Miróse sobre todo como peligrosa la presencia de don Carlos, y se creyó no solo conveniente sino necesario alejarle de la corte, no obstante su conducta reservada con respecto a los que conspiraban por elevarle al trono. Pero era menester cohonestar esta salida, así para conciliarla con el cariño verdaderamente fraternal que el rey le tenía, como para no dar pretexto de alarma a sus parciales. Fundose, pues, el decreto (13 de marzo, 1833) en una carta del rey don Miguel de Portugal a Fernando su tío desde Braga, en que aquél solicitaba que su hermana la princesa de Beira se restituyese al seno de su familia, habiendo cesado con el matrimonio de su hijo el infante don Sebastián el motivo de su permanencia en España. Accedió a ello Fernando, concediendo igualmente que la acompañasen don Carlos y don Sebastián por dos meses, y señalando el 16 de marzo para su partida, prohibiendo que en su tránsito se les hiciesen obsequios gravosos a los pueblos. Se dieron las competentes instrucciones a los capitanes generales, y se previno al general Minio que los acompañaba no permitiese, bajo su responsabilidad, que se alterase el itinerario, ni se tolerasen gritos sediciosos, ni otra clase alguna de demostraciones. La salida se verificó el día designado, y el 29 de marzo llegaron todos los príncipes a Lisboa.

Habíanse despedido con lágrimas los dos hermanos. Además del cariño que se tenían, ¿no pudo haber un presentimiento mutuo de que no se volverían a ver? Afirmase que también abrazó don Carlos a la misma princesa que después había de combatir con tanto empeño. Esto podría tener también su explicación natural en el corazón humano. La separación y el alejamiento de don Carlos no dejó de influir al pronto en perjuicio de su causa. La marcha del gobierno continuaba siendo favorable a la de los liberales; a poco de su salida (22 de marzo, 1833) se ampliaron los beneficios de la amnistía de 15 de octubre, en el sentido de facilitar a los emigrados e impurificados los medios de recobrar sus destinos, de volver al goce de sus condecoraciones y honores, y de procurarse decorosa subsistencia. De notar es que en este tiempo aparecieran las Gacetas llenas de felicitaciones al rey, por el acto de haber mandado la reina imprimir y publicar las Actas de las Cortes de 1789, que envolvían la declaración del derecho de su hija al trono, y que muchas de estas felicitaciones apareciesen suscritas por los cuerpos de voluntarios realistas.

Tareas propuestas:
• a. Vuelve a escribir todas las entradas y renombra "mossy rock" como "moss-covered stone". Deja todo lo demás sin cambios.
• b. Prosigue el pasaje sobre la salida de don Carlos hacia Portugal a partir de su última oración.
Las entradas no guardan ninguna relación con el pasaje.

Datos de entrada:
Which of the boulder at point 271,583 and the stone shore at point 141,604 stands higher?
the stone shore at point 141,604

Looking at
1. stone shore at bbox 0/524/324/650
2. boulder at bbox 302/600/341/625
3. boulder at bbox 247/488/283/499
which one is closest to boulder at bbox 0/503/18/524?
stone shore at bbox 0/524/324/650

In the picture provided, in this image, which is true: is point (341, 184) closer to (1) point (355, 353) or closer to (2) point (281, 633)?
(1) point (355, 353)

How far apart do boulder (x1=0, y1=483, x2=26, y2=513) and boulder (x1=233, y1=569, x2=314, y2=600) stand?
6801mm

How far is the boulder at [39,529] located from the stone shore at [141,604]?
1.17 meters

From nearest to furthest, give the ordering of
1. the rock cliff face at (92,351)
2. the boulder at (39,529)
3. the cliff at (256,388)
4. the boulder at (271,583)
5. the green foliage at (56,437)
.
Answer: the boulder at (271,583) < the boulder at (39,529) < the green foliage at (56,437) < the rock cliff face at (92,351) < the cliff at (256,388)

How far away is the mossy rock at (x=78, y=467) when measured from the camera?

Soluciones:
• a.
Which of the boulder at point 271,583 and the stone shore at point 141,604 stands higher?
the stone shore at point 141,604

Looking at
1. stone shore at bbox 0/524/324/650
2. boulder at bbox 302/600/341/625
3. boulder at bbox 247/488/283/499
which one is closest to boulder at bbox 0/503/18/524?
stone shore at bbox 0/524/324/650

In the picture provided, in this image, which is true: is point (341, 184) closer to (1) point (355, 353) or closer to (2) point (281, 633)?
(1) point (355, 353)

How far apart do boulder (x1=0, y1=483, x2=26, y2=513) and boulder (x1=233, y1=569, x2=314, y2=600) stand?
6801mm

How far is the boulder at [39,529] located from the stone shore at [141,604]?
1.17 meters

From nearest to furthest, give the ordering of
1. the rock cliff face at (92,351)
2. the boulder at (39,529)
3. the cliff at (256,388)
4. the boulder at (271,583)
5. the green foliage at (56,437)
.
Answer: the boulder at (271,583) < the boulder at (39,529) < the green foliage at (56,437) < the rock cliff face at (92,351) < the cliff at (256,388)

How far away is the moss-covered stone at (x=78, y=467) when measured from the camera?

• b.
Algo no obstante de vacilación y falta de acuerdo denotaba la modificación ministerial que a los tres días se hizo (25 de marzo, 1833), saliendo de la secretaría de Gracia y Justicia Fernández del Pino, y sustituyéndole don Juan Gualberto González; dejando la de Hacienda Encima y Piedra, y entrando a reemplazarle don Antonio Martínez. También de la de Marina salió don Francisco Javier de Ulloa, encargándose interinamente de aquel ramo el de la Guerra don José de la Cruz. Y con todo eso, estas novedades no hicieron tanta sensación como la exoneración del superintendente general de policía Martínez de San Martín, destinándole de cuartel y mandándole salir inmediatamente para Badajoz, y nombrando para aquel cargo a don Matías Herrero Prieto.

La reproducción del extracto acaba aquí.